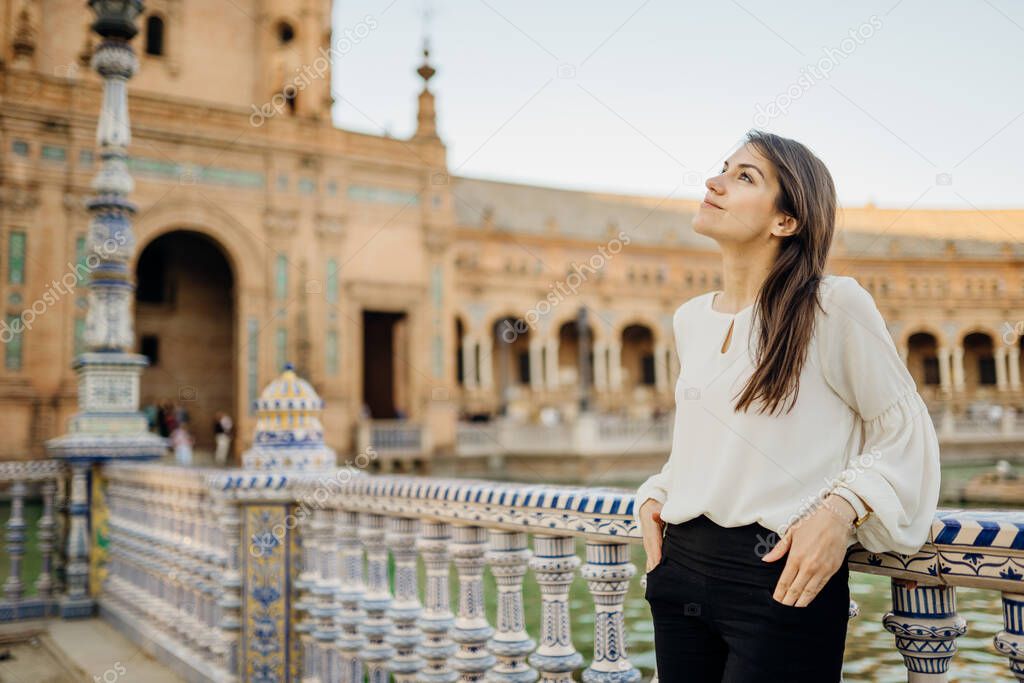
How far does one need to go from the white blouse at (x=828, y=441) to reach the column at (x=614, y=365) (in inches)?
1336

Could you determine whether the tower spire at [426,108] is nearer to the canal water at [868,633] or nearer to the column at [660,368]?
the column at [660,368]

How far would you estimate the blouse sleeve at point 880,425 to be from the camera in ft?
4.43

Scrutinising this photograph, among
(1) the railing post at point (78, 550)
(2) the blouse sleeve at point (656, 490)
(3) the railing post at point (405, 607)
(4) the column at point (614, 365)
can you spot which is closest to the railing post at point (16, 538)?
(1) the railing post at point (78, 550)

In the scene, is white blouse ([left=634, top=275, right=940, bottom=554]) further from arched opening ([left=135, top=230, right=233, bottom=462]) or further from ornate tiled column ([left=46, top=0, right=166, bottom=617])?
arched opening ([left=135, top=230, right=233, bottom=462])

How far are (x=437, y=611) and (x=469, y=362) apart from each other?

....

Copy out everything from the line containing "In the scene, is" down to the last of the rows, reproducing each line without any change.

In the scene, is white blouse ([left=634, top=275, right=940, bottom=554]) further from arched opening ([left=135, top=230, right=233, bottom=462]) or further from ornate tiled column ([left=46, top=0, right=166, bottom=617])?
arched opening ([left=135, top=230, right=233, bottom=462])

How far are (x=437, y=611) and (x=469, y=362) apart from each other?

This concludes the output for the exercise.